• _TASK TO COMPLETE_
Determine how many lines in the records include "does". Write the number and nothing more.

##############################

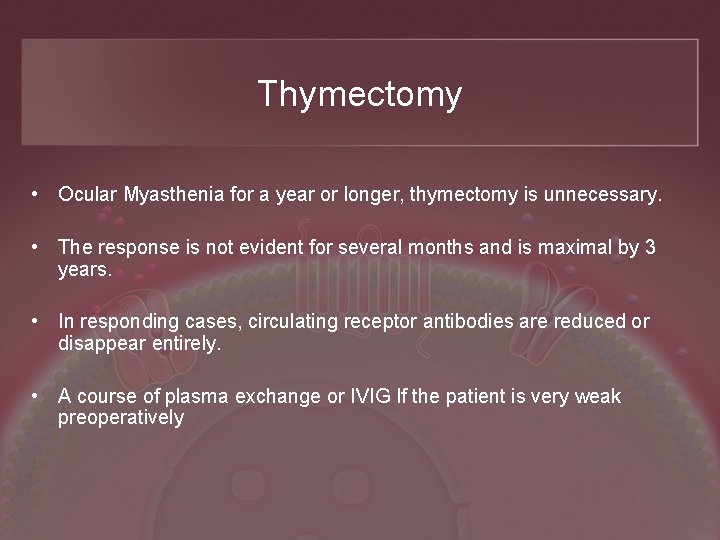 Thymectomy

• Ocular Myasthenia for a year or longer, thymectomy is unnecessary.

• The response is not evident for several months and is maximal by 3 years.

• In responding cases, circulating receptor antibodies are reduced or disappear entirely.

• A course of plasma exchange or IVIG If the patient is very weak preoperatively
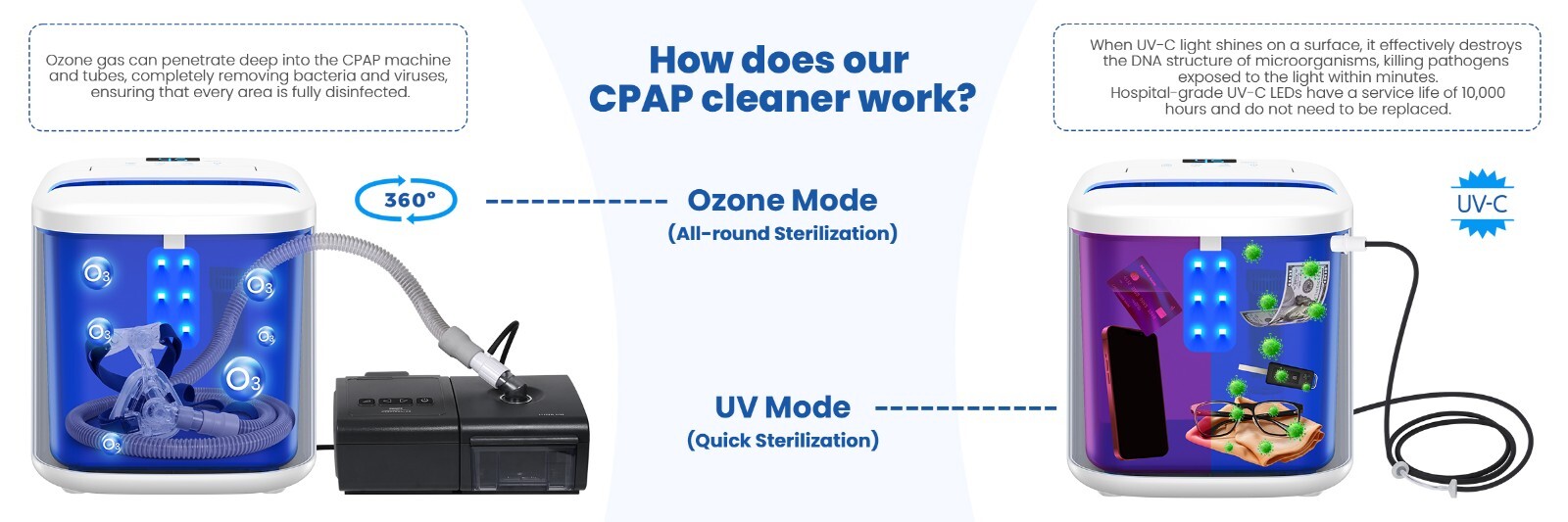 Ozone gas can penetrate deep into the CPAP machine and tubes, completely removing bacteria and viruses, ensuring that every area is fully disinfected.

How does our CPAP cleaner work?

When UV-C light shines on a surface, it effectively destroys the DNA structure of microorganisms, killing pathogens exposed to the light within minutes.
Hospital-grade UV-C LEDs have a service life of 10,000 hours and do not need to be replaced.

360°

Ozone Mode
(All-round Sterilization)

UV-C

$O_3$

$O_3$

$O_3$

$O_3$

$O_3$

$O_3$

UV Mode
(Quick Sterilization)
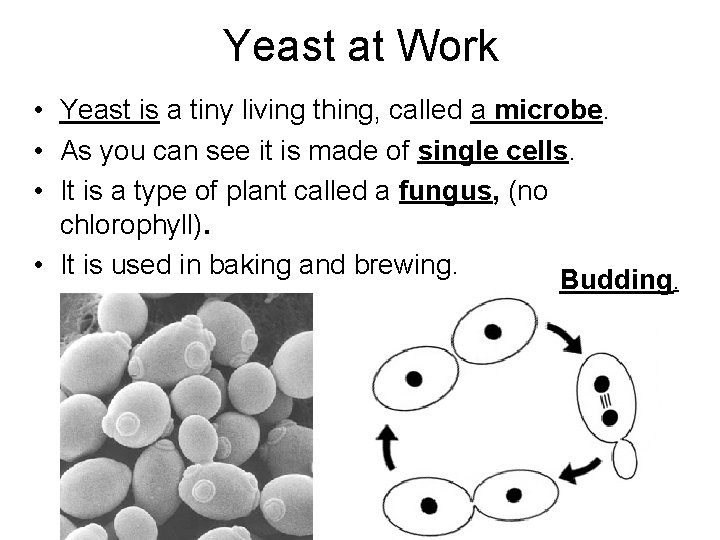 Yeast at Work

• Yeast is a tiny living thing, called a microbe.
• As you can see it is made of single cells.
• It is a type of plant called a fungus, (no chlorophyll).
• It is used in baking and brewing.

Budding.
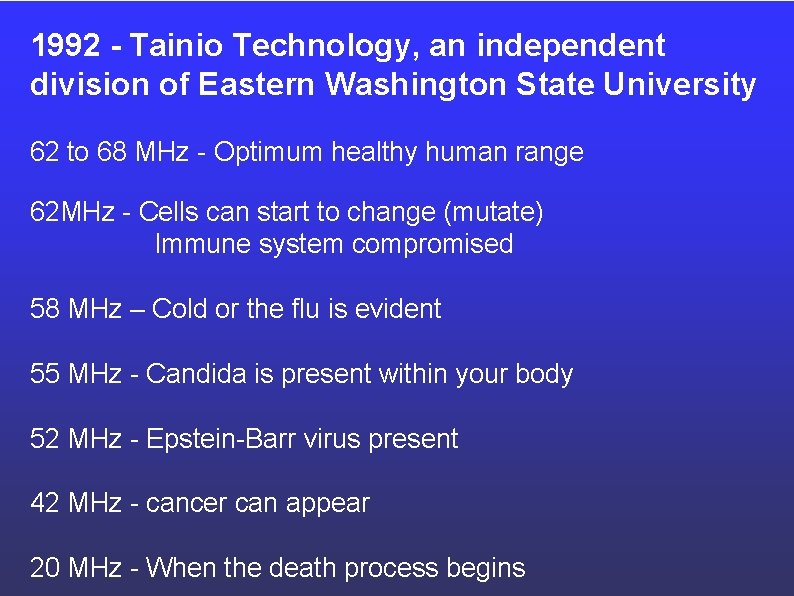 1992 - Tainio Technology, an independent division of Eastern Washington State University

62 to 68 MHz - Optimum healthy human range

62MHz - Cells can start to change (mutate)
Immune system compromised

58 MHz – Cold or the flu is evident

55 MHz - Candida is present within your body

52 MHz - Epstein-Barr virus present

42 MHz - cancer can appear

20 MHz - When the death process begins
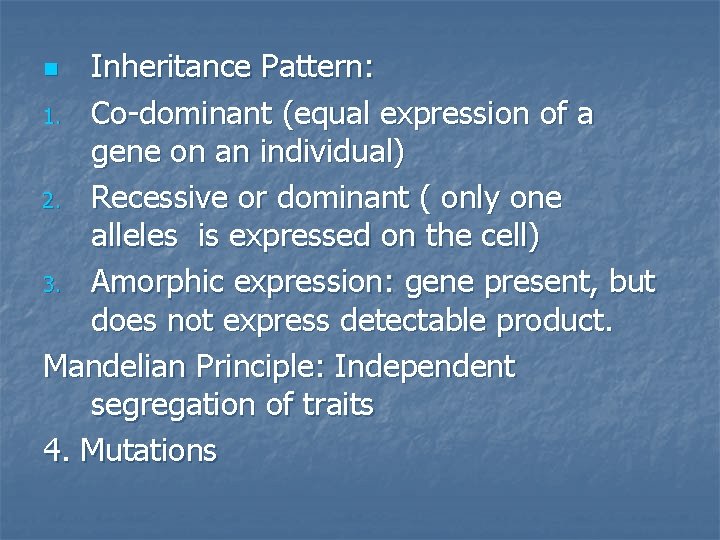 Inheritance Pattern:

1. Co-dominant (equal expression of a gene on an individual)

2. Recessive or dominant ( only one alleles is expressed on the cell)

3. Amorphic expression: gene present, but does not express detectable product.

Mandelian Principle: Independent segregation of traits

4. Mutations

##############################

• _EXERCISE ANSWER_
2